(Collection entries)
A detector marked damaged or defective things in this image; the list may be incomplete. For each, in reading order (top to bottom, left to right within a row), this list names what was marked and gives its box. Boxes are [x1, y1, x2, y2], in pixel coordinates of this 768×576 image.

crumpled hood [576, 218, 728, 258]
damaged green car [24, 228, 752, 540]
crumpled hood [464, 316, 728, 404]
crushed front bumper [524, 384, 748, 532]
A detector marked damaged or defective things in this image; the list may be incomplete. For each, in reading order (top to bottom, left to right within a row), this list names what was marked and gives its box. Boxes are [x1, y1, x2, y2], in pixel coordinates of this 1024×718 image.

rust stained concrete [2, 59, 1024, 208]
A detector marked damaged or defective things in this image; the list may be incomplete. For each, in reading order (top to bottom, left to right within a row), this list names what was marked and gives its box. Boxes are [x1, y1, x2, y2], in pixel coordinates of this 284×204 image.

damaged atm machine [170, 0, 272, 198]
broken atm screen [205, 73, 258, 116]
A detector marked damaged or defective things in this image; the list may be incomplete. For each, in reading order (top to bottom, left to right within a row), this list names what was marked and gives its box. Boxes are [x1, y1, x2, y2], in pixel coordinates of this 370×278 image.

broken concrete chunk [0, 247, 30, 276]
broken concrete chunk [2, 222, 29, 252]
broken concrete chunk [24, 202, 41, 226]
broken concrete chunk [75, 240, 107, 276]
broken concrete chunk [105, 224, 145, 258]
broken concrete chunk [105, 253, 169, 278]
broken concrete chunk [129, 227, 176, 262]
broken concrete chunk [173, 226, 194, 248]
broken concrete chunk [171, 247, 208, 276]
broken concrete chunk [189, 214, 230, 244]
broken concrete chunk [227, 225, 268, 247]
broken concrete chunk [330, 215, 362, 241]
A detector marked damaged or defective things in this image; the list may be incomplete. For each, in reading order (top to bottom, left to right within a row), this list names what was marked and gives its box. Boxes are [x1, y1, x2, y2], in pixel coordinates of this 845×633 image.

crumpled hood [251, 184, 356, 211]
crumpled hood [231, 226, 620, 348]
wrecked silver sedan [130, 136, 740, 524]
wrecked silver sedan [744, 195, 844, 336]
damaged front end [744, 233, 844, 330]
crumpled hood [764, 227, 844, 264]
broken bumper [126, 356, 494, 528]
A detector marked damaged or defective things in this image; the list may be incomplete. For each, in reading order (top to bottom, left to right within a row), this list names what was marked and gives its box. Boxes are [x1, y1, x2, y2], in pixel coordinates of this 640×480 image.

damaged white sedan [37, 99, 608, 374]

# WRITTEN INSTRUCTION
Update all of the records above by replacing "damaged or defective" with "broken or faulty" and leaving everything else unchanged.

# EXERCISE ANSWER
A detector marked broken or faulty things in this image; the list may be incomplete. For each, in reading order (top to bottom, left to right within a row), this list names what was marked and gives its box. Boxes are [x1, y1, x2, y2], in pixel coordinates of this 768×576 image.

crumpled hood [576, 218, 728, 258]
damaged green car [24, 228, 752, 540]
crumpled hood [464, 316, 728, 404]
crushed front bumper [524, 384, 748, 532]
A detector marked broken or faulty things in this image; the list may be incomplete. For each, in reading order (top to bottom, left to right within a row), this list names what was marked and gives its box. Boxes are [x1, y1, x2, y2], in pixel coordinates of this 1024×718 image.

rust stained concrete [2, 59, 1024, 208]
A detector marked broken or faulty things in this image; the list may be incomplete. For each, in reading order (top to bottom, left to right within a row), this list names what was marked and gives its box. Boxes are [x1, y1, x2, y2], in pixel coordinates of this 284×204 image.

damaged atm machine [170, 0, 272, 198]
broken atm screen [205, 73, 258, 116]
A detector marked broken or faulty things in this image; the list may be incomplete. For each, in reading order (top to bottom, left to right within a row), this list names what was marked and gives its box. Boxes are [x1, y1, x2, y2], in pixel coordinates of this 370×278 image.

broken concrete chunk [0, 247, 30, 276]
broken concrete chunk [2, 222, 29, 252]
broken concrete chunk [24, 202, 41, 226]
broken concrete chunk [75, 240, 107, 276]
broken concrete chunk [105, 224, 145, 258]
broken concrete chunk [105, 253, 169, 278]
broken concrete chunk [129, 227, 176, 262]
broken concrete chunk [173, 226, 194, 248]
broken concrete chunk [171, 247, 208, 276]
broken concrete chunk [189, 214, 230, 244]
broken concrete chunk [227, 225, 268, 247]
broken concrete chunk [330, 215, 362, 241]
A detector marked broken or faulty things in this image; the list may be incomplete. For each, in reading order (top to bottom, left to right within a row), this list names what was marked and gives its box. Boxes are [x1, y1, x2, y2], in pixel coordinates of this 845×633 image.

crumpled hood [251, 184, 356, 211]
crumpled hood [231, 226, 620, 348]
wrecked silver sedan [130, 136, 740, 524]
wrecked silver sedan [744, 195, 844, 336]
damaged front end [744, 233, 844, 330]
crumpled hood [764, 227, 844, 264]
broken bumper [126, 356, 494, 528]
A detector marked broken or faulty things in this image; the list may be incomplete. For each, in reading order (top to bottom, left to right within a row), this list names what was marked and gives its box. Boxes are [x1, y1, x2, y2], in pixel coordinates of this 640×480 image.

damaged white sedan [37, 99, 608, 374]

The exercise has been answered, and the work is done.